Oweh poured in 21 points on 10-of-17 shooting in Kentucky’s latest comeback win over Tennessee, adding four rebounds and two assists in a team-high 35 minutes. It marked the ninth time in 11 SEC games this season that he’s hit the 20-point mark - a level of consistency that’s putting him squarely in the SEC Player of the Year conversation.

“He’s got to be somewhere in pretty exclusive company with what he’s doing in SEC play right now,” head coach Mark Pope said after the win - and he’s not wrong.

What’s made Oweh’s recent stretch so impressive isn’t just the scoring totals. It’s how he’s doing it.

Against Tennessee, he missed his only three-point attempt and went just 1-of-4 from the free-throw line.
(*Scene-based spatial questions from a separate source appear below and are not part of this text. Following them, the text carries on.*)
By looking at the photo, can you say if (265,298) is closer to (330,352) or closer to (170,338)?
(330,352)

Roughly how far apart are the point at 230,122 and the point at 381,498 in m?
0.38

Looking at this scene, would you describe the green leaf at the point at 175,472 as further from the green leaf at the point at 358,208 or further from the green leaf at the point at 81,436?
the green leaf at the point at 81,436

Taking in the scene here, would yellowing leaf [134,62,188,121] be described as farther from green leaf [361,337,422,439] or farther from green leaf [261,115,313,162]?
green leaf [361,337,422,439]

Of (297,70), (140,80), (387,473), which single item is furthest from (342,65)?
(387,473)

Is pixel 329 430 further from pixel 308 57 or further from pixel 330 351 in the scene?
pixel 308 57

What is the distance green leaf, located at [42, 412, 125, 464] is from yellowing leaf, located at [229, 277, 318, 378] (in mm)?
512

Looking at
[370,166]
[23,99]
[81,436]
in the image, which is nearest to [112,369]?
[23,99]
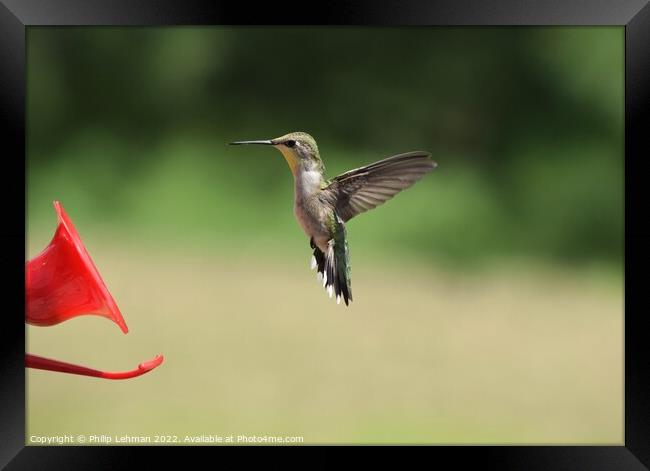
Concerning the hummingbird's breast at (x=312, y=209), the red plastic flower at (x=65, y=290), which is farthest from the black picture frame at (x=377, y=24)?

But none of that stopped him from getting buckets.

He attacked the rim relentlessly, finishing through contact, around defenders, and sometimes seemingly around gravity itself.

If you caught that reverse layup - the one that kissed the glass high off the backboard and gave Kentucky its first lead since the opening minutes - you know what we’re talking about. That bucket made it 61-60 with six minutes to go, and it felt like a turning point. Not just in the game, but maybe in Oweh’s season.

And yet, the offensive fireworks were only half the story.

Oweh didn’t have his best first half defensively. Pope admitted as much, calling out some questionable decisions - including a shaky possession to end the half.

But what stood out most was how Oweh responded. He came out of the locker room locked in, especially on the defensive end.

His primary assignment, Tennessee guard Ja’Kobi Gillespie, had 14 points before halftime. After the break?

Just one.

Then came the play that may have sealed the win. With Kentucky clinging to a narrow lead and under a minute to go, Oweh - trapped under the basket - somehow wrapped a pass around a Tennessee defender to find a wide-open Collin Chandler in the corner.

Splash. Three-point lead.

Ballgame.

“The way he’s grown, it just is incredible. It’s really incredible,” Pope said.

“He did not have a good first half. He was really frustrated on the defensive end, a lot of that had to do with Tennessee.

But man, he stepped up and made great, under-control, super physical, demanding plays.”

That growth has been the story of Oweh’s season. After a slow start that didn’t quite match the expectations that came with being named SEC Preseason Player of the Year, he’s shifted into another gear since January. He’s now led Kentucky to an 8-3 record in games where he scores 20 or more, with five of those wins coming in SEC play.

He’s not just bouncing back - he’s making a case to finish what the preseason hype started.

“Of course,” Chandler said when asked if Oweh should be the SEC Player of the Year. “I don’t think there’s a doubt in that.”

At this point, it’s hard to argue. Oweh isn’t just piling up stats - he’s making winning plays, in big moments, against the kind of teams that matter most.

And if he keeps this up, we might be looking at more than just a comeback story. We might be watching the SEC’s best player take full control of his narrative.